- _MATERIAL TO PROCESS_:
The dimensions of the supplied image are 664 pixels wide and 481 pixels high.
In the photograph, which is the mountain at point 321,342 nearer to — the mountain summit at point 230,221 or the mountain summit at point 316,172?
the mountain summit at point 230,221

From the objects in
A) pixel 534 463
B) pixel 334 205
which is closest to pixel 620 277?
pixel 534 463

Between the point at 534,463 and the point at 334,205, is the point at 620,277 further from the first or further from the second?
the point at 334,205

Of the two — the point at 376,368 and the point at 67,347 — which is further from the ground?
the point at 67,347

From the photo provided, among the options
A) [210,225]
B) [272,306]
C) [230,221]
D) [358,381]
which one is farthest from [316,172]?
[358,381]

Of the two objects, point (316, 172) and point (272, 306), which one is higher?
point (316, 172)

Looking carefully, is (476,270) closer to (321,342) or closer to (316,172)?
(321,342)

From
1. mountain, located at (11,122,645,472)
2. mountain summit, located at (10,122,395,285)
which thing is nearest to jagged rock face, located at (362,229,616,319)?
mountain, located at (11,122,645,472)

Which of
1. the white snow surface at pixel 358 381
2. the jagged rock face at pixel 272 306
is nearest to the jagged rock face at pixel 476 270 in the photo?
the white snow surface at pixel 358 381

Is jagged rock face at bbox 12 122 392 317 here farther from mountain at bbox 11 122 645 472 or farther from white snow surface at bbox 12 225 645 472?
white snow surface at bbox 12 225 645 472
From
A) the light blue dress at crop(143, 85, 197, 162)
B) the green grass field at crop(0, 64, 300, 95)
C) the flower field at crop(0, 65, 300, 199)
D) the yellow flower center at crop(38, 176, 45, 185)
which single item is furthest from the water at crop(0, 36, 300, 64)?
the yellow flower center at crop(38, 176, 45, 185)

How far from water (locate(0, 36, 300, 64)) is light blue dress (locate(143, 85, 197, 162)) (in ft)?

- _WHAT TO DO_: Please repeat every one of the lines above, word for word and in the same order.

- _RESULT OF THE EXERCISE_:
The dimensions of the supplied image are 664 pixels wide and 481 pixels high.
In the photograph, which is the mountain at point 321,342 nearer to — the mountain summit at point 230,221 or the mountain summit at point 316,172?
the mountain summit at point 230,221

From the objects in
A) pixel 534 463
B) pixel 334 205
which is closest to pixel 620 277?
pixel 534 463

Between the point at 534,463 and the point at 334,205, is the point at 620,277 further from the first or further from the second?
the point at 334,205

Of the two — the point at 376,368 and the point at 67,347 — which is further from the ground?
the point at 67,347

From the photo provided, among the options
A) [210,225]
B) [272,306]
C) [230,221]
D) [358,381]
which one is farthest from [316,172]?
[358,381]

Of the two objects, point (316, 172) and point (272, 306), which one is higher?
point (316, 172)

Looking carefully, is (476,270) closer to (321,342) or closer to (316,172)?
(321,342)

From
1. mountain, located at (11,122,645,472)
2. mountain summit, located at (10,122,395,285)
which thing is nearest to jagged rock face, located at (362,229,616,319)?
mountain, located at (11,122,645,472)

Which of
1. the white snow surface at pixel 358 381
2. the jagged rock face at pixel 272 306
is nearest to the jagged rock face at pixel 476 270 in the photo?
the white snow surface at pixel 358 381

Is jagged rock face at bbox 12 122 392 317 here farther from mountain at bbox 11 122 645 472 or farther from white snow surface at bbox 12 225 645 472?
white snow surface at bbox 12 225 645 472
From
A) the light blue dress at crop(143, 85, 197, 162)
B) the green grass field at crop(0, 64, 300, 95)
C) the flower field at crop(0, 65, 300, 199)
D) the yellow flower center at crop(38, 176, 45, 185)
which single item is furthest from the water at crop(0, 36, 300, 64)?
the yellow flower center at crop(38, 176, 45, 185)

How far from water (locate(0, 36, 300, 64)) is light blue dress (locate(143, 85, 197, 162)) (in ft)?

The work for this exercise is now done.